According to the decree of February 5, 1810, the insignia, inspired by the coat of arms of the kingdom created in 1807 under the direction of Talleyrand, revealed a complex symbolism: a snake biting its tail, symbol of immortality, surrounded a set of motifs illustrating the composite nature of the kingdom, all surmounted by a crowned imperial eagle. "There are too many animals in that order! Exclaimed the Emperor, reading the decree.

Jérôme gave his work on the job. A new decree was drawn up, issued on April 25, 1810, which definitively fixed the composition of the insignia, with a general outline close to that of the Order of the Iron Crown. Above a crown bandeau, we find the symbolic elements of the previous badge: heraldic animals, snake in bail, and of course the imperial eagle encroaching a lightning.
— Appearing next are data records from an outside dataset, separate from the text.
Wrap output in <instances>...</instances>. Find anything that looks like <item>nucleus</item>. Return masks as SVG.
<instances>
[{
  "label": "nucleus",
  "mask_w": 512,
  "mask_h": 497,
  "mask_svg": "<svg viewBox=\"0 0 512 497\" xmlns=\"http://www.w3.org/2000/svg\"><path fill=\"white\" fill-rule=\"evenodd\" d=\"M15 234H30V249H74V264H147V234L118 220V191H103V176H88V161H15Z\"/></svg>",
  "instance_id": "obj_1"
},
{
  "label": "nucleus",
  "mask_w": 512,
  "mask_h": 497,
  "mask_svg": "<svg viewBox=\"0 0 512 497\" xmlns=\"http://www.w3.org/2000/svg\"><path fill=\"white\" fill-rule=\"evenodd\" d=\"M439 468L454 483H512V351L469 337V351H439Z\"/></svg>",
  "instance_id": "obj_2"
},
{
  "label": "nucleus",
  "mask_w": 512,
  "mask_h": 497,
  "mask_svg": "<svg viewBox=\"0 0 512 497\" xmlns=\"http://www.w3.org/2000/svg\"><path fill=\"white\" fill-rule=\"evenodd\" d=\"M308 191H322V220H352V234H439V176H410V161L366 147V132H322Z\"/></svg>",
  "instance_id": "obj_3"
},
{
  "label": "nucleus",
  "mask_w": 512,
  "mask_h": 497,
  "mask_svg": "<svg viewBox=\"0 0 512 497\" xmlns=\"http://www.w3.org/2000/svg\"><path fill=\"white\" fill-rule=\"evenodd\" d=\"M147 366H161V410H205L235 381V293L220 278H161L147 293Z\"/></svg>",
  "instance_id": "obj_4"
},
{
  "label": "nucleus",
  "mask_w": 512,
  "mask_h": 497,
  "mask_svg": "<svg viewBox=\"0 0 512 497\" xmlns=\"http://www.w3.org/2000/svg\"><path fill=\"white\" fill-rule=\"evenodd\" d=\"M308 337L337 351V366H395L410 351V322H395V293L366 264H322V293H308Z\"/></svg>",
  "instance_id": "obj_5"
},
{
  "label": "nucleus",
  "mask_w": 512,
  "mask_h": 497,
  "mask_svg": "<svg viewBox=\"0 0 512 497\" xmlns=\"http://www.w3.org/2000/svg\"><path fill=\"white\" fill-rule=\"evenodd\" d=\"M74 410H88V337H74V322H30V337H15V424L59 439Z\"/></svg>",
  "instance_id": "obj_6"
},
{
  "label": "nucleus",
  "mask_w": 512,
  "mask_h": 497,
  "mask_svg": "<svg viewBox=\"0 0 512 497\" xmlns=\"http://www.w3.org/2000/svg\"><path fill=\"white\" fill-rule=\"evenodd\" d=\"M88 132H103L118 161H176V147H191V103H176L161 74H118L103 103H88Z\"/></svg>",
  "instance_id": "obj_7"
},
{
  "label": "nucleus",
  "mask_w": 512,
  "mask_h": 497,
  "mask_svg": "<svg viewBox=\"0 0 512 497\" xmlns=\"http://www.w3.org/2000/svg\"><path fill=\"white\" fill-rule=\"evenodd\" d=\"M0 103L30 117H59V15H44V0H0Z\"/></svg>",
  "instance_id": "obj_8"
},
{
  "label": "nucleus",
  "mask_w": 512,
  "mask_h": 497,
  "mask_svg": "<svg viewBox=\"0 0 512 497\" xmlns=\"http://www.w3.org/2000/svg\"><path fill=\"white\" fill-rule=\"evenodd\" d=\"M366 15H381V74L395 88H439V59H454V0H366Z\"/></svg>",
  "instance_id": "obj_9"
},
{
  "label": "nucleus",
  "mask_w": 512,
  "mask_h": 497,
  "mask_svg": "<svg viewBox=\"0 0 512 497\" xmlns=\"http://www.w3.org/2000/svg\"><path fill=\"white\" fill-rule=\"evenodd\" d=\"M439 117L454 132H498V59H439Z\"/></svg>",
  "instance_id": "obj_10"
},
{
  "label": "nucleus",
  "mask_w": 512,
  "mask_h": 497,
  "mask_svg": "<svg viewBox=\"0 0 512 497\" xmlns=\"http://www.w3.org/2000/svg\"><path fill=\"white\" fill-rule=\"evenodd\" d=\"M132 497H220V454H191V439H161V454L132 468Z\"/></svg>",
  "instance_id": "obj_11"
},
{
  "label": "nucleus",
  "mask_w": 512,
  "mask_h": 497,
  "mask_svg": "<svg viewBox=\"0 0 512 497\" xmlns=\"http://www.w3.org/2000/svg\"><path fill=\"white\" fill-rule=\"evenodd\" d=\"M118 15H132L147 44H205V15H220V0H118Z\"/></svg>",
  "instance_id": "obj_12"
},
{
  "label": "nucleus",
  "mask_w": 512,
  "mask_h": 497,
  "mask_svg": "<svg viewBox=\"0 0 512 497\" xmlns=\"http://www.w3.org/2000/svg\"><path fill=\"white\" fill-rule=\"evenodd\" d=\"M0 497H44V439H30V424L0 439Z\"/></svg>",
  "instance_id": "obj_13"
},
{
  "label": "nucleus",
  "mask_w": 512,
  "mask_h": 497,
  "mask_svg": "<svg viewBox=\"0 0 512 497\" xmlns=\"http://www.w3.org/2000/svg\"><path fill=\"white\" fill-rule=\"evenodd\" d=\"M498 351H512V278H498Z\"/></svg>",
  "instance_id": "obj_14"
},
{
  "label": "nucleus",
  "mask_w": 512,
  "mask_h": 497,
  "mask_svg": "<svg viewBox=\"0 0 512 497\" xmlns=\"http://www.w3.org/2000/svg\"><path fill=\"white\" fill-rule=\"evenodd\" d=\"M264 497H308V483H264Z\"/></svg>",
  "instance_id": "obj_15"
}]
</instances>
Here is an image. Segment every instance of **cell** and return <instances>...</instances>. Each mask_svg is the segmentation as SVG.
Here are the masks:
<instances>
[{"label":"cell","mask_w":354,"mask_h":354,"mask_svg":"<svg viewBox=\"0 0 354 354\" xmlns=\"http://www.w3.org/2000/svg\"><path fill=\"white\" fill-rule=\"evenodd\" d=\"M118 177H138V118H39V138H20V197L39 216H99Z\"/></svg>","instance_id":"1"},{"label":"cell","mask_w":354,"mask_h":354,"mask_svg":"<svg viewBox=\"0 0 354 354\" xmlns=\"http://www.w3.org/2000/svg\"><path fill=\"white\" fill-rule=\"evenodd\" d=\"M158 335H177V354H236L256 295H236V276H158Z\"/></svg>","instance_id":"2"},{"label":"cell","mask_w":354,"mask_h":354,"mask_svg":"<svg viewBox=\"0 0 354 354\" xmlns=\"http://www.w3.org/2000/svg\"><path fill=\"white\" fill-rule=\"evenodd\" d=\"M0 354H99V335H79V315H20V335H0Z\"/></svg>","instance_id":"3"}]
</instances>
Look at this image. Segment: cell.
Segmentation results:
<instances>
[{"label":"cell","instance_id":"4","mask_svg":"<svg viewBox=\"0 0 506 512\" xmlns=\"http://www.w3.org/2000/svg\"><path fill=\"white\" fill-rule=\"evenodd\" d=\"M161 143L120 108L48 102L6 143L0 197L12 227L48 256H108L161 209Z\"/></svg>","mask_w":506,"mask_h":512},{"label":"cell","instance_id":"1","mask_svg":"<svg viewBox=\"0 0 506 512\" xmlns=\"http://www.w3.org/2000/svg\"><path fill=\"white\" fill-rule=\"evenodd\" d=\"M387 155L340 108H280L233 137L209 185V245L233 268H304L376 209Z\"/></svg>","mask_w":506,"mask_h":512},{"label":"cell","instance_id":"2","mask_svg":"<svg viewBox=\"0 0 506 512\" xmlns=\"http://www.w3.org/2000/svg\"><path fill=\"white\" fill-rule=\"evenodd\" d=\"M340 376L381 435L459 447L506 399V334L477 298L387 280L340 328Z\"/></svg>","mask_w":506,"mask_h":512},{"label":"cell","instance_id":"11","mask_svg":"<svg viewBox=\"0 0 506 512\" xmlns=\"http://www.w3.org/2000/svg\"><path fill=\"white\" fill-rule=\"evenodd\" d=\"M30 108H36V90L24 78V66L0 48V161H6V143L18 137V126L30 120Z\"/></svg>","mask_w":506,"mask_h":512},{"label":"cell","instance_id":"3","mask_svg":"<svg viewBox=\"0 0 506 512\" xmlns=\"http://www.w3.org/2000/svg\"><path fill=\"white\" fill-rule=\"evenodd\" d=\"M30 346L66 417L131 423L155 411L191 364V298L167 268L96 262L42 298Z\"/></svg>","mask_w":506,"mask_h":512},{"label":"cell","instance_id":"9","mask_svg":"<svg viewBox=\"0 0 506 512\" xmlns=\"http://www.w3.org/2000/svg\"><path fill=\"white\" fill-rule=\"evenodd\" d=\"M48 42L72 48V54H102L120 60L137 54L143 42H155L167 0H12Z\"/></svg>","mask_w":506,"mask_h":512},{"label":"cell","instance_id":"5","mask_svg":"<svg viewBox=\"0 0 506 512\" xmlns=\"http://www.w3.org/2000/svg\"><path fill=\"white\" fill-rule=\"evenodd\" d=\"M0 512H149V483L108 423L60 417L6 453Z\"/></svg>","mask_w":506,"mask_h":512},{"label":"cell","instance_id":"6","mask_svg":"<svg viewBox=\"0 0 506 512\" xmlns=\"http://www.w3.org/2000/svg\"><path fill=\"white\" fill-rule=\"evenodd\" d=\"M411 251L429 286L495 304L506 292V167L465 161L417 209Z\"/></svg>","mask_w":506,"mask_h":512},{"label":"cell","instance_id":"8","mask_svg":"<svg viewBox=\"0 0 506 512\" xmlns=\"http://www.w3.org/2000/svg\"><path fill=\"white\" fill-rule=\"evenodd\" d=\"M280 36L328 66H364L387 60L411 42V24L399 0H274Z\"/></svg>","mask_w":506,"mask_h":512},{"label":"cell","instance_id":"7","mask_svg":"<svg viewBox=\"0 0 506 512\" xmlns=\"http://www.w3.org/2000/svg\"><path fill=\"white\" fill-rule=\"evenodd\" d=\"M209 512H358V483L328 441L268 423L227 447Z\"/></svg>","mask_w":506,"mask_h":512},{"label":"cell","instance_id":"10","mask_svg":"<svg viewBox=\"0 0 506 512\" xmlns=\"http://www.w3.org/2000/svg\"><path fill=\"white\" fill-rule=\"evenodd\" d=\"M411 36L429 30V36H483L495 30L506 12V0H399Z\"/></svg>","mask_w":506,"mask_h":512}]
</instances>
Despite all the pomp that surrounded him, the Order disappeared with the kingdom of Westphalia in 1813. Jérôme nevertheless continued to wear the insignia until his death in 1860.

==Organization==

The members were divided into three and four classes. This order was to consist of:

10 Grand Commanders or dignitaries, three of whom each have a large commandery;
30 Commanders;
300 Knights of 1st class;
500 Knights of 2nd class.
Not included in this number are the princes of the imperial family and foreigners to whom his Majesty would like to confer this decoration.

The King is Grand Master of the Order.

The Royal Prince alone rightly receives the great decoration of the Order.

The Grand Commanders have the title of Excellence, and enjoy the civil honors bestowed on the Grand Officers of the Crown, and military honors rendered to the highest rank.

The Commanders receive the same civil honors as the state councilors, and the military honors attached to the rank of officer.

==Description==

The decoration is composed of a crown with eight gold florets without apses, placed on a blue enameled headband, on which are written in Roman letters in gold and in all its periphery, the motto of the order): "CHARAKTER UND AUFRICHTIGKEIT "(in French:" Honesty and character "), as well as the date of its founding:" ERRICHTET DEN XXV DEC M. DCCC IX ".

On the bottom of the crown and in the middle pose an eagle and a lion backed and crowned by a single crown.

On the right side of the lion, is the horse of Westphalia; on the left, on the side of the eagle, is the lion of Cassel.

The whole is surmounted by the imperial eagle crowned and carried on its lightning, on which is written: "I THE UNITED. "

The decoration is suspended from a big-blue ribbon moiré, by a ring having the shape of a snake biting its tail, symbol of the immortality.

The reverse of the cross is absolutely similar, with this difference only, that there is on the eagle and lion backed, an azure shield on which are the Roman letters "H N" intertwined.

The Grand Commander's decoration is thirty lines high, from the underside of the crown band to below the crown of the imperial eagle. That of Commander has only twenty-three leagues high and that of Chevalier only sixteen.

The Great Commanders wear the decoration, over the suit, from right to left.

The knights fastened a badge of silver to the clerk, and the commanders hung a jewel of gold around their necks. The great commanders wore daily a plate - novelty compared to the decree of February 5, 1810 which did not provide - and a cord. On solemn days, they wore a gold necklace.